# Required action:
Return exactly the lines of the data below, from the one that contains "Pic_Telehealth Camera System" through the final line, and leave out every picture.

# Supplied records:

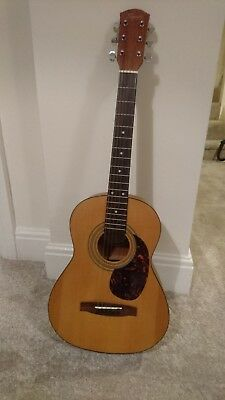 Squier by fender 20th anniversary MA-1 3/4 Size Acoustic guitar, exc, with case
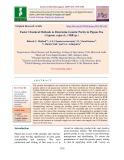 Faster chemical methods to determine genetic purity in pigeon pea (Cajanus cajan (L.) Mill sp.)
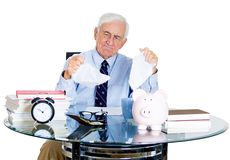 Stressed senior man in office Stock Images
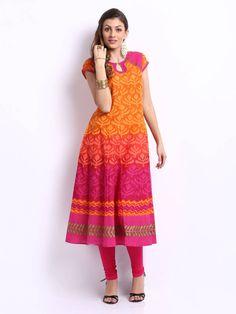 Shakumbhari Women Orange & Pink Printed Anarkali Kurta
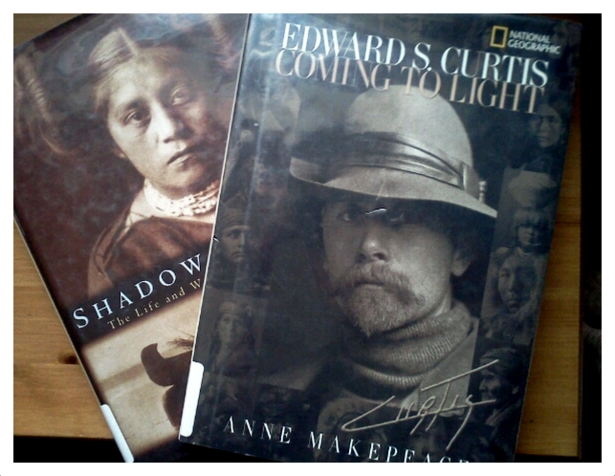 Books about Edward Curtis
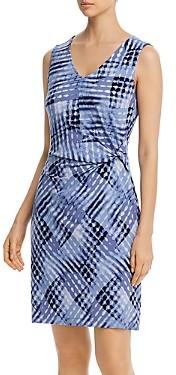 Nic+Zoe Cross Over Twist Printed Dress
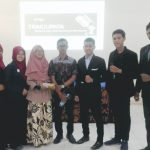 public speaking stie pena -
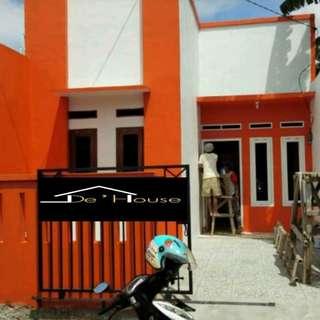 Rumah minimalis Murah di villa gading harapan dekat stasiun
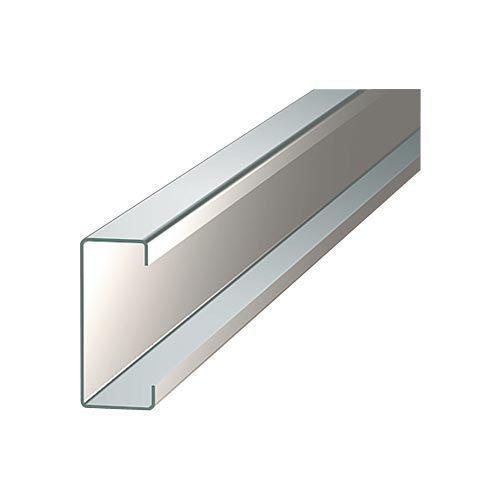 Roofing Accessories C Purlin Manufacturer From Faridabad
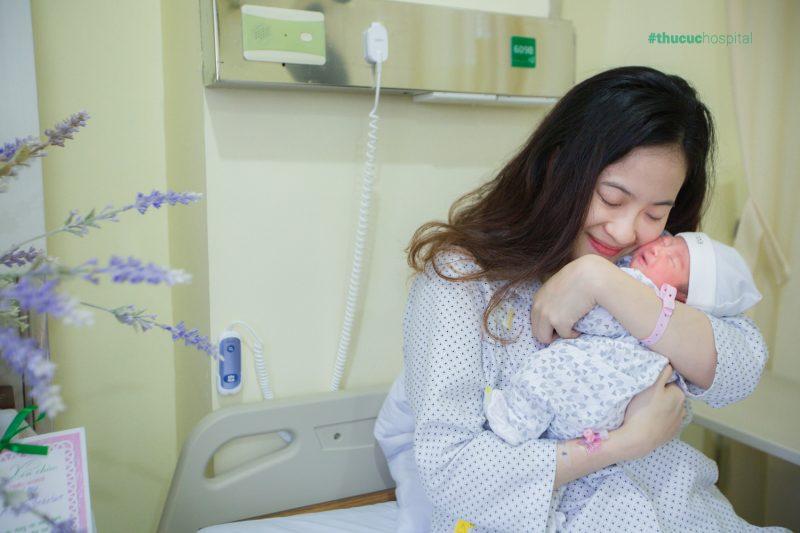 Đặt tên con thuộc hành Thổ là mong muốn giúp bé luôn khỏe mạnh và đạt nhiều may mắn trong cuộc sống! mệnh thổ đặt tên gì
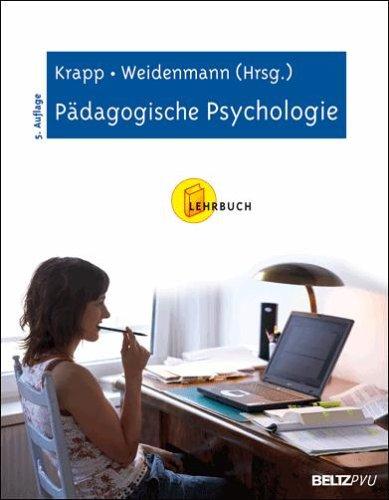 Pädagogische Psychologie: Ein Lehrbuch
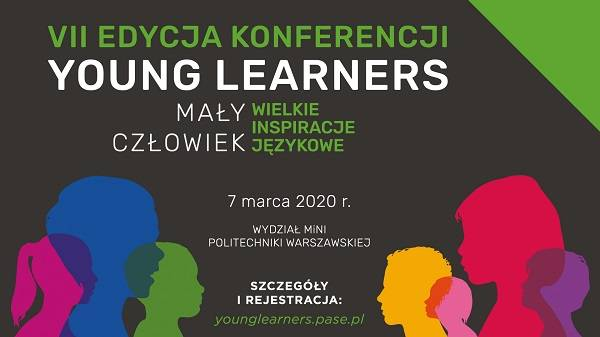 VII edycja konferencja Young Learners PASE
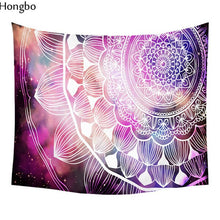 Load image into Gallery viewer, Bohemian Yoga Wall Tapestry
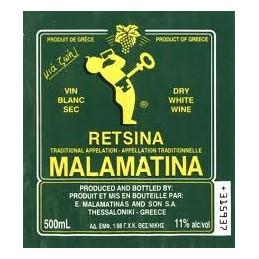 retsina Malamatina vin blanc grec résiné la retsina préférée des grecs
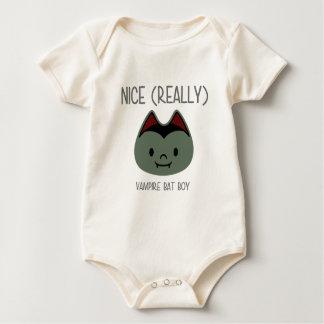 Nice (Really) - Vampire Bat Boy Baby Bodysuit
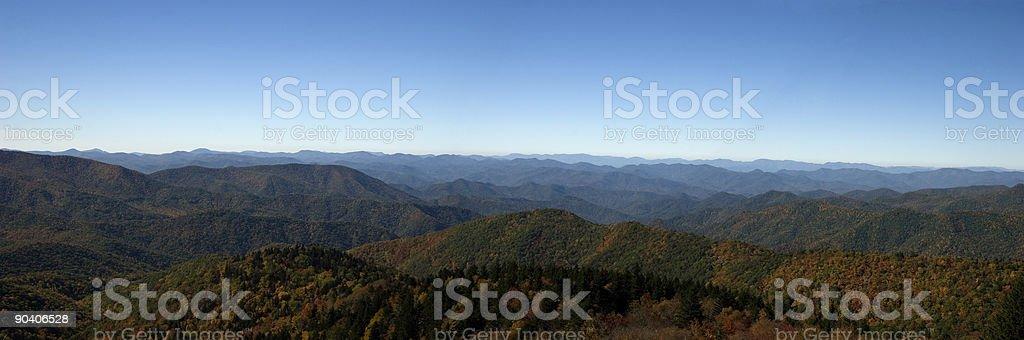 Blue Ridge Mountains Panorama in the Fall stock photo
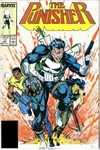 Punisher Epic Collection - Mike Baron (Paperback)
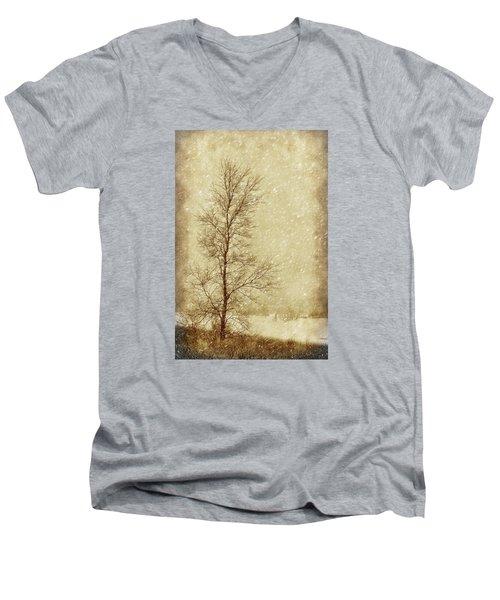 Sentinel Tree In Winter Men's V-Neck T-Shirt by Nikolyn McDonald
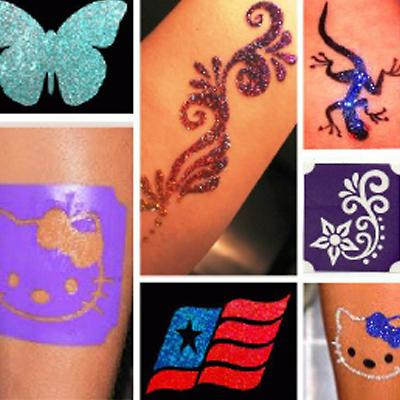 Glitter_Tattoo_Technicans_b65f75ead23bbbeb4385a15b07ec239c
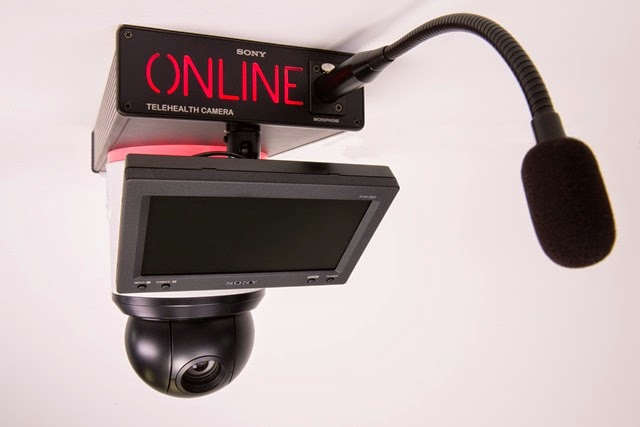 Pic_Telehealth Camera System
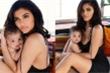 Kylie Jenner khoe loạt ảnh đẹp bên con gái mừng sinh nhật tuổi 21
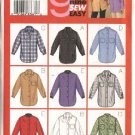 Butterick Sewing Pattern 3198 Misses Size 8-10-12 Easy Button Front Long Sleeve Shirts Blouse Top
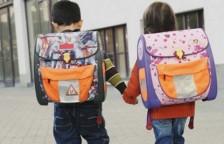 """Школьные рюкзаки после жалоб родителей подвергли """"контрольному взвешиванию"""""""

# Output:
 Pic_Telehealth Camera System
 Kylie Jenner khoe loạt ảnh đẹp bên con gái mừng sinh nhật tuổi 21
 Butterick Sewing Pattern 3198 Misses Size 8-10-12 Easy Button Front Long Sleeve Shirts Blouse Top
 """Школьные рюкзаки после жалоб родителей подвергли """"контрольному взвешиванию"""""""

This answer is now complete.